Carlan, for one, is accustomed to the challenge of writing in this style.

She created and published her romantic saga Calendar Girl in 2015 in regular installments — spending two weeks writing each one, giving her editor a few days to turn it around, distributing it through Amazon’s Kindle platform, and repeating the process every month for a year.

Calendar Girl found a loyal audience, a traditional publishing house acquired the print rights, and the completed series quickly became a best-seller, drawing comparisons to the blockbuster Fifty Shades of Grey.

That experience helped to prepare her for publishing on Kindle Vella.

“So many authors are telling me, ‘Oh, I posted my book, and nothing’s happening.’ ” she said. “I’m like, ‘Well, you’re not teasing them, you’re not expressing any excitement.’ And I’m giving my readers opportunities to tell me what they think about each episode.”

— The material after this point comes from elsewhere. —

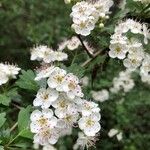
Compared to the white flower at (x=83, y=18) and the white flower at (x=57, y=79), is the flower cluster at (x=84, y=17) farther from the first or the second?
the white flower at (x=57, y=79)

Carlan experienced one of the pitfalls when a deadline for her new book, Wild Spirit, kept her from posting a new Marriage Auction episode on Kindle Vella during one recent week. Readers who unlock episodes with purchased tokens can crown one story each week as their fave. Without new content, her ranking tumbled, and her series was briefly no longer among the top faves.

The Marriage Auction has since reclaimed a top ranking thanks to a regular cadence of episodes — telling the “secrets, desires, fiery couplings and drama” of four women who agree to marry the highest bidders in a covert auction. Still, one of Carlan’s early pieces of feedback for Amazon is to make the rankings less fleeting.

Carlan also hopes to see Amazon expand Vella’s availability to international markets, and bring Vella into the Kindle app for Android. Vella is currently available only in the Kindle app for iOS, and on the web. While it’s possible now to read Vella on the web on Android devices, the experience isn’t the same.

To the extent that Kindle Vella introduces new readers to her work, Carlan said the platform has the potential boost interest in her backlist, increasing sales of her previously published books.

She has committed personally to publishing episodes of The Marriage Auction for at least a year, giving Amazon time to grow Vella as platform and build the audience.

“This isn’t something that can just be perfect overnight,” she said. “With any technology, it’s going to take time. And it takes effort for people to get used to something new.”

Story updated on 9/27 to clarify author compensation for free tokens.